I miss myself. I miss feeling integrated, so that I didn't get these weird "out of sync" experiences at random times of the day. Life's hard enough, with all its weird twists, to have to do your best all day consciously about everything. It's exhausting to think about thinking. It's hard to lose that ease of just being without thinking about being. No more flow.
I was taking some stimulant medications to see if we could get my mind back in gear, but they made me really irritable. I'm already irritable from the treatment fatigue that isn't leaving anytime soon, and the menopause that has aged me before my time, and adding the neurochemical irritability was turning me into the wild witch of the northwest. So I'm not taking those any more, which has made me much more pleasant to be around. And again left me a bit at loose ends when I try to think in a straight line for a few minutes.
But I managed to get a couple of weeks of meal planning done successfully, so that's something.
I'm also going to a couple of die-ins. I wrote about this on Facebook, but I know you guys aren't all on Facebook. I can't blog about everything, because that take a lot of mental energy. Facebook is thinking-lite. This blog post? I've been thinking about writing it for about three weeks. Anyhow: I'll be at the Seattle die-in on Sunday this week, and at the Washington DC die in on October 13.

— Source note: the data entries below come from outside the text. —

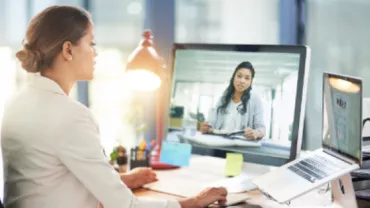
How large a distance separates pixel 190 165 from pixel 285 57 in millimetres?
633

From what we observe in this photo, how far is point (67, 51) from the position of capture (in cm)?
158

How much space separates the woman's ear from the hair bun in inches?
2.6

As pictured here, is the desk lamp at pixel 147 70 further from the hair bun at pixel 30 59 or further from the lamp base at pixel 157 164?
the hair bun at pixel 30 59

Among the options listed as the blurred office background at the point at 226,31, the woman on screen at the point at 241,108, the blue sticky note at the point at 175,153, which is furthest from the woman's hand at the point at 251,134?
the blurred office background at the point at 226,31

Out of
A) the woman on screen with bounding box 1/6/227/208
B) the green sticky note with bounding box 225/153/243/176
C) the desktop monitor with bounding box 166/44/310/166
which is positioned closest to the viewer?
the woman on screen with bounding box 1/6/227/208

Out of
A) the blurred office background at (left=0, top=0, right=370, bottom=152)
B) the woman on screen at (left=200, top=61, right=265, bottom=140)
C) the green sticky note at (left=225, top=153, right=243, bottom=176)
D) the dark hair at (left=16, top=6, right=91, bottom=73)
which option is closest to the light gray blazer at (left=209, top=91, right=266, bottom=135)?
the woman on screen at (left=200, top=61, right=265, bottom=140)

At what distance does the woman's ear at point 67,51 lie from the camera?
157cm

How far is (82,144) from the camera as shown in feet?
4.88

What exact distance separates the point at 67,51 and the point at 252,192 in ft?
2.53

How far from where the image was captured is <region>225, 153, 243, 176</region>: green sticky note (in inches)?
78.8

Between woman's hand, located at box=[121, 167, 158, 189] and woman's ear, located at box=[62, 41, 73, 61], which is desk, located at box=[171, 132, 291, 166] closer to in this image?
woman's hand, located at box=[121, 167, 158, 189]

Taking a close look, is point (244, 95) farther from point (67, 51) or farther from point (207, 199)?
point (67, 51)

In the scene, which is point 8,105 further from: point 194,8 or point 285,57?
point 194,8

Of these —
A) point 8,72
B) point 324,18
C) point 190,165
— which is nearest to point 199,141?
point 190,165
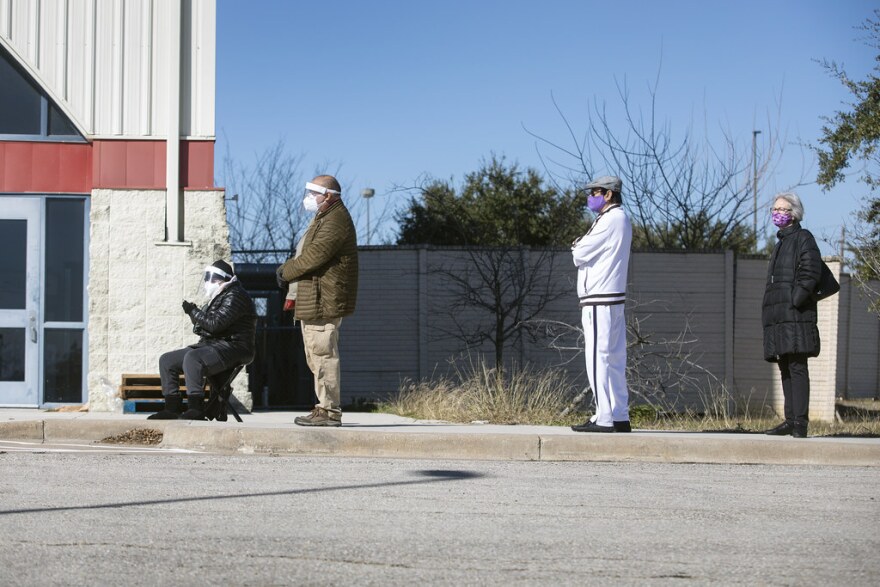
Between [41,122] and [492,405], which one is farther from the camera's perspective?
[41,122]

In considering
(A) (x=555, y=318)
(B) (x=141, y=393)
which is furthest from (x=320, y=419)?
(A) (x=555, y=318)

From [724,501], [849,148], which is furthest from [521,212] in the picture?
[724,501]

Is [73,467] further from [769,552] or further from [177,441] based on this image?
[769,552]

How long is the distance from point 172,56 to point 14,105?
1.89 metres

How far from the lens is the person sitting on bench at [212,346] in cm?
900

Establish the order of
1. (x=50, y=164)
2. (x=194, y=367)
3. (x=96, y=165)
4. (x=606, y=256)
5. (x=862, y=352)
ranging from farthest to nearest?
(x=862, y=352), (x=50, y=164), (x=96, y=165), (x=194, y=367), (x=606, y=256)

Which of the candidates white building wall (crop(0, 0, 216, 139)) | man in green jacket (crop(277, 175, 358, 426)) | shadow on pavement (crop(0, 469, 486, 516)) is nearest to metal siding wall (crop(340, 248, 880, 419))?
white building wall (crop(0, 0, 216, 139))

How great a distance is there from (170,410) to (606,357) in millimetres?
3491

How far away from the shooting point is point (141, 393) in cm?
1159

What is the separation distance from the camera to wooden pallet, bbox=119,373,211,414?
11.5 metres

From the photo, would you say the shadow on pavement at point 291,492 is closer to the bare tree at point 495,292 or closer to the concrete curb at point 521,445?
the concrete curb at point 521,445

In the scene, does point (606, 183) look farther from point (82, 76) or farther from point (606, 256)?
point (82, 76)

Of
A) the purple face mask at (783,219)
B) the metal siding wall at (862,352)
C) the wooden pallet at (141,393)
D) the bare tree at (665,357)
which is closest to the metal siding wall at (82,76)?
the wooden pallet at (141,393)

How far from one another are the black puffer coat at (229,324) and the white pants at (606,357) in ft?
9.20
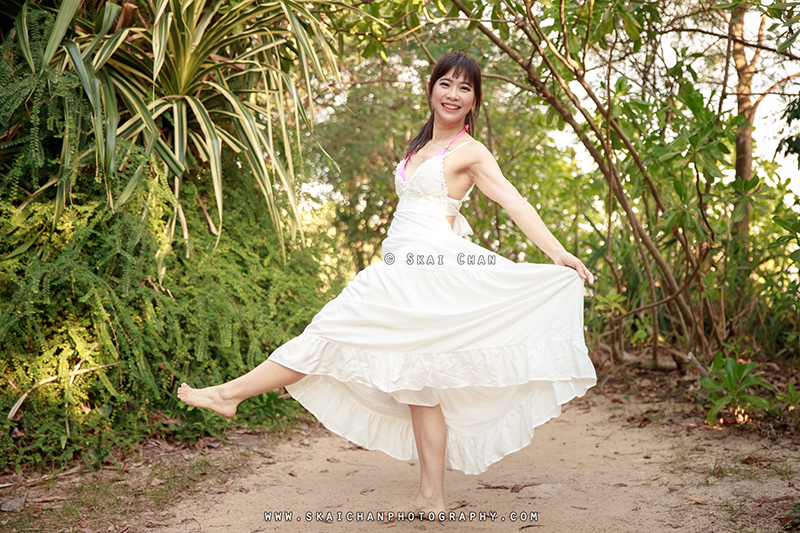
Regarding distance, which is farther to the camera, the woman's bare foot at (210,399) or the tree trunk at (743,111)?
the tree trunk at (743,111)

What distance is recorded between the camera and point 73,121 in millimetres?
2703

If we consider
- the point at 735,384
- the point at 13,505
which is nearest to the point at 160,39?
the point at 13,505

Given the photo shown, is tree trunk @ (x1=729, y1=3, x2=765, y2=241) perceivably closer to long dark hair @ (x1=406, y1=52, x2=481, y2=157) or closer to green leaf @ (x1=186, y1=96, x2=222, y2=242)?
long dark hair @ (x1=406, y1=52, x2=481, y2=157)

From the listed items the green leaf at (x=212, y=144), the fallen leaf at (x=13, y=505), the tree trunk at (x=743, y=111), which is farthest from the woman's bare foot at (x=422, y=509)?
the tree trunk at (x=743, y=111)

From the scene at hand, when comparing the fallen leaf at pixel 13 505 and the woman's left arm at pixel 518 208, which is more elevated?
the woman's left arm at pixel 518 208

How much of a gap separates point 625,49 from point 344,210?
4506 mm

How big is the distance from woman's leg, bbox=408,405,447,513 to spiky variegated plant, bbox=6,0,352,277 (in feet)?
4.69

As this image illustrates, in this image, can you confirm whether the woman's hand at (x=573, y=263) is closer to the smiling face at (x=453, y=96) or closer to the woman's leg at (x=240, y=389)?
the smiling face at (x=453, y=96)

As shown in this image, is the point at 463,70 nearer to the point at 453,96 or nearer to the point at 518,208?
the point at 453,96

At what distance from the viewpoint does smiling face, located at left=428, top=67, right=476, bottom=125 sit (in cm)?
229

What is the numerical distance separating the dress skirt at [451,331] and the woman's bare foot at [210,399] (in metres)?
0.22

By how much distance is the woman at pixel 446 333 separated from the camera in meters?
2.10

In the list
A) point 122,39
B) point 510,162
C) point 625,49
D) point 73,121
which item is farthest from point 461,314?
point 510,162

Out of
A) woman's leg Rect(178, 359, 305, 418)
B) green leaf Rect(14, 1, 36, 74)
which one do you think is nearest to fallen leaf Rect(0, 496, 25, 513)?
woman's leg Rect(178, 359, 305, 418)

Here is a copy-and-paste of my Facebook post about that:
Hi! I am really excited about the new grassroots push to change the public's perception of breast cancer led by the newly-formed organization MET UP -- among other action items, they are organizing die-ins in various locations. People (cancer patients, supporters, friends, etc.) will lay down in various locations nationwide to represent the people who die every day of breast cancer. I'm attending a die in Seattle on Sept 27 at the Space Needle (https://www.facebook.com/events/1078666925490667/), and another die-in on the west lawn of the US Capitol(!!!!!) on October 13 (https://www.facebook.com/events/912441292131635/).

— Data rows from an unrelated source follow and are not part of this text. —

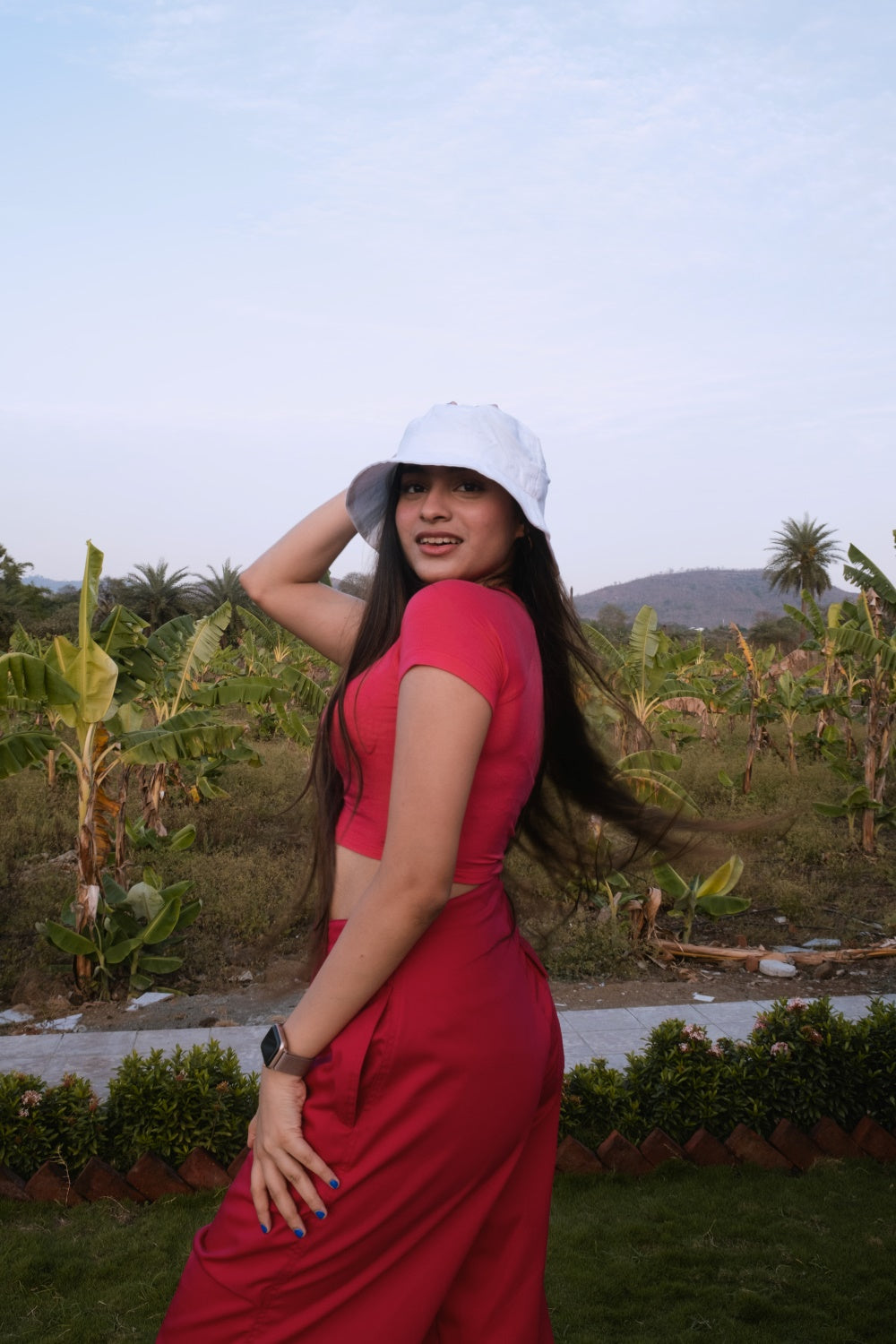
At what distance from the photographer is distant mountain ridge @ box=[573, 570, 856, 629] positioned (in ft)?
Answer: 367

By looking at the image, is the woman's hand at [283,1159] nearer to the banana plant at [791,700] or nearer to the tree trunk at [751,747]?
the tree trunk at [751,747]

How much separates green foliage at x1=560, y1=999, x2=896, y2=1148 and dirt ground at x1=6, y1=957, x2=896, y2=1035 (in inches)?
70.8

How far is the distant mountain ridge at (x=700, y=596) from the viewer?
112 metres

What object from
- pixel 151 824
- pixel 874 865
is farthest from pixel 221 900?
pixel 874 865

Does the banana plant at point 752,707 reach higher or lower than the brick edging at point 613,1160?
higher

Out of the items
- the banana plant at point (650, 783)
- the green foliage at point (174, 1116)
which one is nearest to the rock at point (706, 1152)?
the green foliage at point (174, 1116)

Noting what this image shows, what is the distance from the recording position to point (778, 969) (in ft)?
22.0

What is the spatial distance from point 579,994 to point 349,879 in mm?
5143

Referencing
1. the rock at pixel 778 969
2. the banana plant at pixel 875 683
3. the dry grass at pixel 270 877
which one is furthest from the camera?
→ the banana plant at pixel 875 683

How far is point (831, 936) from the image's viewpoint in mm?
7535

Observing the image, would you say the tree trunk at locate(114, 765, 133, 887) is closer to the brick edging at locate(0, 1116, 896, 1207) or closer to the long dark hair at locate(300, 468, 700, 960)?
the brick edging at locate(0, 1116, 896, 1207)

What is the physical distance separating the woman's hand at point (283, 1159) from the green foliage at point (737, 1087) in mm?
3008

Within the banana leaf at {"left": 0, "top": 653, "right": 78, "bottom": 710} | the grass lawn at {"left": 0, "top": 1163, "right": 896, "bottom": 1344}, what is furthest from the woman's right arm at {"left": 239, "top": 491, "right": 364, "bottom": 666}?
the banana leaf at {"left": 0, "top": 653, "right": 78, "bottom": 710}

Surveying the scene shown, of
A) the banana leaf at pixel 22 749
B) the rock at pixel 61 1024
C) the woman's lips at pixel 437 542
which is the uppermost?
the woman's lips at pixel 437 542
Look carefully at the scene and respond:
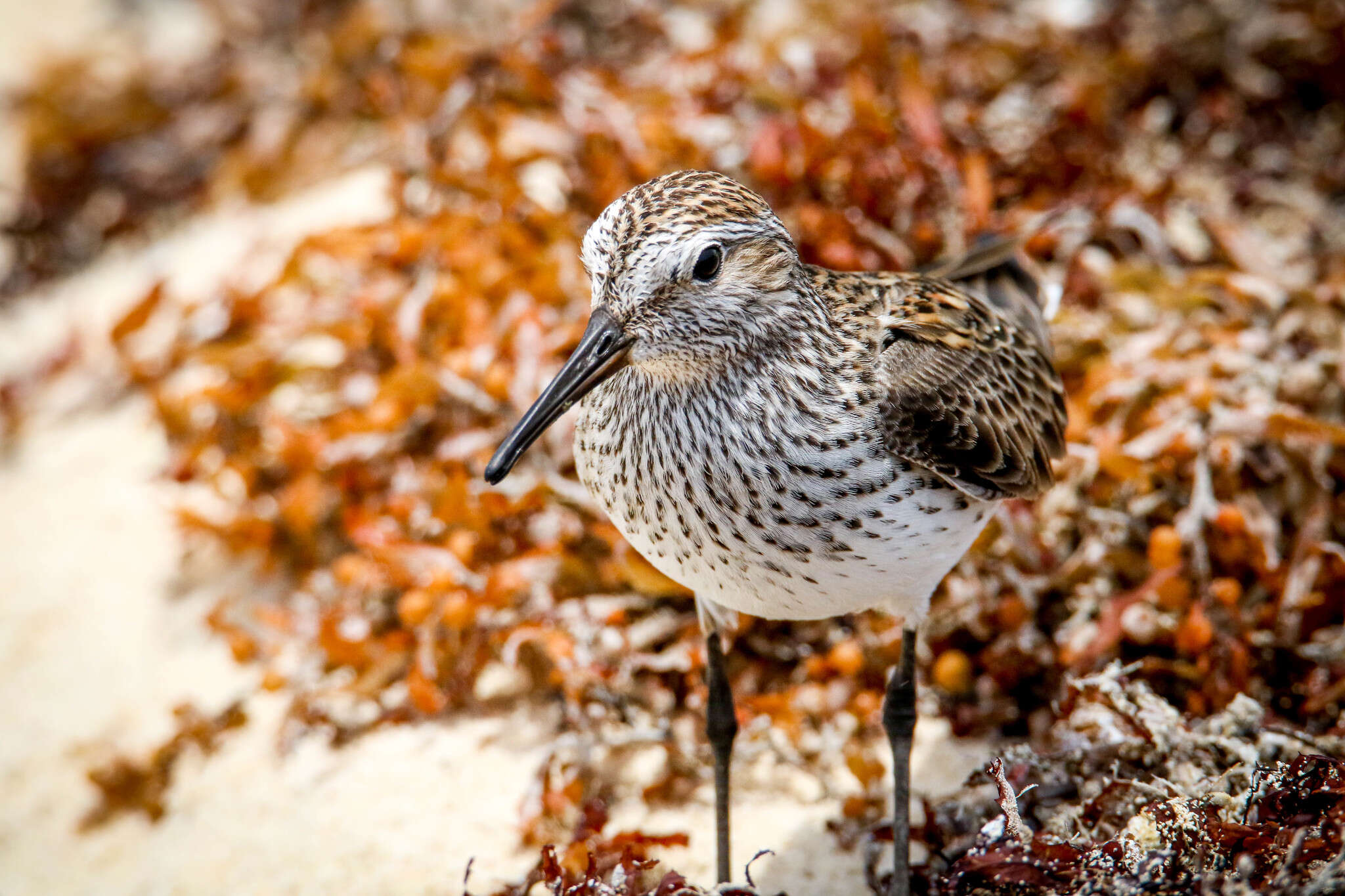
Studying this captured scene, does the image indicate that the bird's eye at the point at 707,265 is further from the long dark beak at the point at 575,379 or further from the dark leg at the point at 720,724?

If you are in or near Washington DC please consider joining us October 13. We need many many more attendees at this and other nationwide die-ins to reach the ultimate goal - 1430 people lying down to represent the 1430 people estimated to die daily from breast cancer.
Pinktober is coming, people, it is COMING. If we act together, maybe we can make headway in finding a way to stop watching our friends and loved ones die of breast cancer, instead of watching football players run around in pink cleats.
Hope all y'all had a nice summer! Ciao.